> **Work instruction**
Nothing in the records may be left out; restate them word for word.
[Start of Attachment]
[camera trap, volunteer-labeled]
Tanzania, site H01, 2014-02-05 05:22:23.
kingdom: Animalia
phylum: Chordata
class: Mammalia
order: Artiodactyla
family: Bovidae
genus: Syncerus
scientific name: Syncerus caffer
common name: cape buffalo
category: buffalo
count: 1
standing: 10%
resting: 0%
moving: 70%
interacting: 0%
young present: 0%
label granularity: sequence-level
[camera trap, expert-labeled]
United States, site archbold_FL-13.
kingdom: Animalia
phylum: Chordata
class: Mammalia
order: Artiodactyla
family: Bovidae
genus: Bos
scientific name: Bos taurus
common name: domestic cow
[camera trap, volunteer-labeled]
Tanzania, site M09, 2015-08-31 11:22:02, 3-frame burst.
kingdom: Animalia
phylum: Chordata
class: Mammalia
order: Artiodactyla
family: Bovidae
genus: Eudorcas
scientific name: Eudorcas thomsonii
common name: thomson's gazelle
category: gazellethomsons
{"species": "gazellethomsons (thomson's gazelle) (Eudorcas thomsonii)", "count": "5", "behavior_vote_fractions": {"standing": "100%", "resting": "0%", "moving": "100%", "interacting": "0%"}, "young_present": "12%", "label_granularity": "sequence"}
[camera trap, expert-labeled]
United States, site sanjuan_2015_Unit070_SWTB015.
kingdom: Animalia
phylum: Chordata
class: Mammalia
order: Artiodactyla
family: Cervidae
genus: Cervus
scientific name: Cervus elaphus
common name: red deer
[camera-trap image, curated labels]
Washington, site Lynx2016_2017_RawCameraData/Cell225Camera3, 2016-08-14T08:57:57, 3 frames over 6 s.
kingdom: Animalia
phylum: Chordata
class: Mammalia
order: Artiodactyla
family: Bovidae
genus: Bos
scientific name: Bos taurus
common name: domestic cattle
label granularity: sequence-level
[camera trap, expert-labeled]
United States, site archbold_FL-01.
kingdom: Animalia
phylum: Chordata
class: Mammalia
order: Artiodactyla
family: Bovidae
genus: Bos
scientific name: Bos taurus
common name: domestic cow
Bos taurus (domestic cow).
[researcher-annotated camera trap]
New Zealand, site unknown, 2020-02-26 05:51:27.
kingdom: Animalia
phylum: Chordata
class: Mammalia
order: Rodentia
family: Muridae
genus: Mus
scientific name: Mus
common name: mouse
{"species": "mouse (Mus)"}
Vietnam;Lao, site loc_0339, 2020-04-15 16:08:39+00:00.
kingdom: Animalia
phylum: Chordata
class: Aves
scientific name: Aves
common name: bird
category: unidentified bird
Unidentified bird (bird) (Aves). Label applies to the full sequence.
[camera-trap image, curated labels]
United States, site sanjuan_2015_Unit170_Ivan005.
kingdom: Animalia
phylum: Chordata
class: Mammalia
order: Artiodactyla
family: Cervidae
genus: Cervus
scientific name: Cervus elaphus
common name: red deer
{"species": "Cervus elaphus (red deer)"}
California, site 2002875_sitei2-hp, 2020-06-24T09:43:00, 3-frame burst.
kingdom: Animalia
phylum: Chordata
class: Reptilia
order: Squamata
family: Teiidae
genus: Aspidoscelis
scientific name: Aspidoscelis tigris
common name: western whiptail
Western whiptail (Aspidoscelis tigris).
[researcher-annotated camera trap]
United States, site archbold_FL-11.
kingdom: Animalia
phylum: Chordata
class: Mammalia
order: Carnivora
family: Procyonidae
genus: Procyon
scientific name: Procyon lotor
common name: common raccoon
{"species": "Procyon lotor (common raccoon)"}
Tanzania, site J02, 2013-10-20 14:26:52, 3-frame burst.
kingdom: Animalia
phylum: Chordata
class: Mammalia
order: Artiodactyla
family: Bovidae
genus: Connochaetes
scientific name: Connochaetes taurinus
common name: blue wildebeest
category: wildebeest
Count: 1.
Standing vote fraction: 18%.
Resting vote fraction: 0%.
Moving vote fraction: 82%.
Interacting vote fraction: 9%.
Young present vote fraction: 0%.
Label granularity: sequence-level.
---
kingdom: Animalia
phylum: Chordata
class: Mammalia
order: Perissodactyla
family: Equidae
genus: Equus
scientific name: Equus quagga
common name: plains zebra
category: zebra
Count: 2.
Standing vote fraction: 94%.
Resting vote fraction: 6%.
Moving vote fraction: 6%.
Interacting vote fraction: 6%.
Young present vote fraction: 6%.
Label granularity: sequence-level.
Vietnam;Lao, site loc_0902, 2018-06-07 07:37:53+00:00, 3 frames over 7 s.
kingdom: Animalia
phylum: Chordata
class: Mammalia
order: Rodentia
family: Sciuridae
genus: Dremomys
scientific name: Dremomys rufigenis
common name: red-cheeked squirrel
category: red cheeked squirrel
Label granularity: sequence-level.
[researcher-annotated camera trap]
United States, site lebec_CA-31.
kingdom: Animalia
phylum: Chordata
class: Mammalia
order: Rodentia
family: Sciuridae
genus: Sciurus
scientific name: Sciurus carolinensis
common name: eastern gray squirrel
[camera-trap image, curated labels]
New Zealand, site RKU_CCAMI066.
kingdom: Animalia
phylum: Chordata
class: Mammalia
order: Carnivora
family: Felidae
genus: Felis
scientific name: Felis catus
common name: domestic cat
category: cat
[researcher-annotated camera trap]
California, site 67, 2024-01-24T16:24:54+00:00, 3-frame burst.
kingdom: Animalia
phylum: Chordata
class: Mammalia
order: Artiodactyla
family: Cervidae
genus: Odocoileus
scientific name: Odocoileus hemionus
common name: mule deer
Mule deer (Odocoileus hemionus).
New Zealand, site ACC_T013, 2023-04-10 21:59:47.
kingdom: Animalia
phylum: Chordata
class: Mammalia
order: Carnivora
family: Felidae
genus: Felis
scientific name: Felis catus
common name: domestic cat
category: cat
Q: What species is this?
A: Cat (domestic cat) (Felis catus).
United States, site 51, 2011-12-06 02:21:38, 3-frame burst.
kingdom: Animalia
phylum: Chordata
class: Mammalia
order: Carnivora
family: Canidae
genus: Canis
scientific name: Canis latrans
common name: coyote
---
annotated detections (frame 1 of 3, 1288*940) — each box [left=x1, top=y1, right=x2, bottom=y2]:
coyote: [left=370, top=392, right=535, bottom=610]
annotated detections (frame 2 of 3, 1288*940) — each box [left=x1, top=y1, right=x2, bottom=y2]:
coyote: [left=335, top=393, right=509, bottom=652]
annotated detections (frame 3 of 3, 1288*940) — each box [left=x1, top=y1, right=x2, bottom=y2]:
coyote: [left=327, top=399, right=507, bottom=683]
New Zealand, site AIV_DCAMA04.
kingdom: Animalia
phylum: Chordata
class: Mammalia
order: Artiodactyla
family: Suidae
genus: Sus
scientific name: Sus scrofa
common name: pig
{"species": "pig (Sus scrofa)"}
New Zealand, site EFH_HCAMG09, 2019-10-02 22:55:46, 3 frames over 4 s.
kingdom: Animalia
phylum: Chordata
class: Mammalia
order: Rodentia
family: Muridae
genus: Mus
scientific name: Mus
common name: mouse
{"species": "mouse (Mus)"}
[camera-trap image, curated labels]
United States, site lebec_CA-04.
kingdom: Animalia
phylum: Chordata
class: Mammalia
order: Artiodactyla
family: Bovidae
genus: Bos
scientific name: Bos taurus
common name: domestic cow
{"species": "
[End of Attachment]
> **Answer to this exercise**
[camera trap, volunteer-labeled]
Tanzania, site H01, 2014-02-05 05:22:23.
kingdom: Animalia
phylum: Chordata
class: Mammalia
order: Artiodactyla
family: Bovidae
genus: Syncerus
scientific name: Syncerus caffer
common name: cape buffalo
category: buffalo
count: 1
standing: 10%
resting: 0%
moving: 70%
interacting: 0%
young present: 0%
label granularity: sequence-level
[camera trap, expert-labeled]
United States, site archbold_FL-13.
kingdom: Animalia
phylum: Chordata
class: Mammalia
order: Artiodactyla
family: Bovidae
genus: Bos
scientific name: Bos taurus
common name: domestic cow
[camera trap, volunteer-labeled]
Tanzania, site M09, 2015-08-31 11:22:02, 3-frame burst.
kingdom: Animalia
phylum: Chordata
class: Mammalia
order: Artiodactyla
family: Bovidae
genus: Eudorcas
scientific name: Eudorcas thomsonii
common name: thomson's gazelle
category: gazellethomsons
{"species": "gazellethomsons (thomson's gazelle) (Eudorcas thomsonii)", "count": "5", "behavior_vote_fractions": {"standing": "100%", "resting": "0%", "moving": "100%", "interacting": "0%"}, "young_present": "12%", "label_granularity": "sequence"}
[camera trap, expert-labeled]
United States, site sanjuan_2015_Unit070_SWTB015.
kingdom: Animalia
phylum: Chordata
class: Mammalia
order: Artiodactyla
family: Cervidae
genus: Cervus
scientific name: Cervus elaphus
common name: red deer
[camera-trap image, curated labels]
Washington, site Lynx2016_2017_RawCameraData/Cell225Camera3, 2016-08-14T08:57:57, 3 frames over 6 s.
kingdom: Animalia
phylum: Chordata
class: Mammalia
order: Artiodactyla
family: Bovidae
genus: Bos
scientific name: Bos taurus
common name: domestic cattle
label granularity: sequence-level
[camera trap, expert-labeled]
United States, site archbold_FL-01.
kingdom: Animalia
phylum: Chordata
class: Mammalia
order: Artiodactyla
family: Bovidae
genus: Bos
scientific name: Bos taurus
common name: domestic cow
Bos taurus (domestic cow).
[researcher-annotated camera trap]
New Zealand, site unknown, 2020-02-26 05:51:27.
kingdom: Animalia
phylum: Chordata
class: Mammalia
order: Rodentia
family: Muridae
genus: Mus
scientific name: Mus
common name: mouse
{"species": "mouse (Mus)"}
Vietnam;Lao, site loc_0339, 2020-04-15 16:08:39+00:00.
kingdom: Animalia
phylum: Chordata
class: Aves
scientific name: Aves
common name: bird
category: unidentified bird
Unidentified bird (bird) (Aves). Label applies to the full sequence.
[camera-trap image, curated labels]
United States, site sanjuan_2015_Unit170_Ivan005.
kingdom: Animalia
phylum: Chordata
class: Mammalia
order: Artiodactyla
family: Cervidae
genus: Cervus
scientific name: Cervus elaphus
common name: red deer
{"species": "Cervus elaphus (red deer)"}
California, site 2002875_sitei2-hp, 2020-06-24T09:43:00, 3-frame burst.
kingdom: Animalia
phylum: Chordata
class: Reptilia
order: Squamata
family: Teiidae
genus: Aspidoscelis
scientific name: Aspidoscelis tigris
common name: western whiptail
Western whiptail (Aspidoscelis tigris).
[researcher-annotated camera trap]
United States, site archbold_FL-11.
kingdom: Animalia
phylum: Chordata
class: Mammalia
order: Carnivora
family: Procyonidae
genus: Procyon
scientific name: Procyon lotor
common name: common raccoon
{"species": "Procyon lotor (common raccoon)"}
Tanzania, site J02, 2013-10-20 14:26:52, 3-frame burst.
kingdom: Animalia
phylum: Chordata
class: Mammalia
order: Artiodactyla
family: Bovidae
genus: Connochaetes
scientific name: Connochaetes taurinus
common name: blue wildebeest
category: wildebeest
Count: 1.
Standing vote fraction: 18%.
Resting vote fraction: 0%.
Moving vote fraction: 82%.
Interacting vote fraction: 9%.
Young present vote fraction: 0%.
Label granularity: sequence-level.
---
kingdom: Animalia
phylum: Chordata
class: Mammalia
order: Perissodactyla
family: Equidae
genus: Equus
scientific name: Equus quagga
common name: plains zebra
category: zebra
Count: 2.
Standing vote fraction: 94%.
Resting vote fraction: 6%.
Moving vote fraction: 6%.
Interacting vote fraction: 6%.
Young present vote fraction: 6%.
Label granularity: sequence-level.
Vietnam;Lao, site loc_0902, 2018-06-07 07:37:53+00:00, 3 frames over 7 s.
kingdom: Animalia
phylum: Chordata
class: Mammalia
order: Rodentia
family: Sciuridae
genus: Dremomys
scientific name: Dremomys rufigenis
common name: red-cheeked squirrel
category: red cheeked squirrel
Label granularity: sequence-level.
[researcher-annotated camera trap]
United States, site lebec_CA-31.
kingdom: Animalia
phylum: Chordata
class: Mammalia
order: Rodentia
family: Sciuridae
genus: Sciurus
scientific name: Sciurus carolinensis
common name: eastern gray squirrel
[camera-trap image, curated labels]
New Zealand, site RKU_CCAMI066.
kingdom: Animalia
phylum: Chordata
class: Mammalia
order: Carnivora
family: Felidae
genus: Felis
scientific name: Felis catus
common name: domestic cat
category: cat
[researcher-annotated camera trap]
California, site 67, 2024-01-24T16:24:54+00:00, 3-frame burst.
kingdom: Animalia
phylum: Chordata
class: Mammalia
order: Artiodactyla
family: Cervidae
genus: Odocoileus
scientific name: Odocoileus hemionus
common name: mule deer
Mule deer (Odocoileus hemionus).
New Zealand, site ACC_T013, 2023-04-10 21:59:47.
kingdom: Animalia
phylum: Chordata
class: Mammalia
order: Carnivora
family: Felidae
genus: Felis
scientific name: Felis catus
common name: domestic cat
category: cat
Q: What species is this?
A: Cat (domestic cat) (Felis catus).
United States, site 51, 2011-12-06 02:21:38, 3-frame burst.
kingdom: Animalia
phylum: Chordata
class: Mammalia
order: Carnivora
family: Canidae
genus: Canis
scientific name: Canis latrans
common name: coyote
---
annotated detections (frame 1 of 3, 1288*940) — each box [left=x1, top=y1, right=x2, bottom=y2]:
coyote: [left=370, top=392, right=535, bottom=610]
annotated detections (frame 2 of 3, 1288*940) — each box [left=x1, top=y1, right=x2, bottom=y2]:
coyote: [left=335, top=393, right=509, bottom=652]
annotated detections (frame 3 of 3, 1288*940) — each box [left=x1, top=y1, right=x2, bottom=y2]:
coyote: [left=327, top=399, right=507, bottom=683]
New Zealand, site AIV_DCAMA04.
kingdom: Animalia
phylum: Chordata
class: Mammalia
order: Artiodactyla
family: Suidae
genus: Sus
scientific name: Sus scrofa
common name: pig
{"species": "pig (Sus scrofa)"}
New Zealand, site EFH_HCAMG09, 2019-10-02 22:55:46, 3 frames over 4 s.
kingdom: Animalia
phylum: Chordata
class: Mammalia
order: Rodentia
family: Muridae
genus: Mus
scientific name: Mus
common name: mouse
{"species": "mouse (Mus)"}
[camera-trap image, curated labels]
United States, site lebec_CA-04.
kingdom: Animalia
phylum: Chordata
class: Mammalia
order: Artiodactyla
family: Bovidae
genus: Bos
scientific name: Bos taurus
common name: domestic cow
{"species": "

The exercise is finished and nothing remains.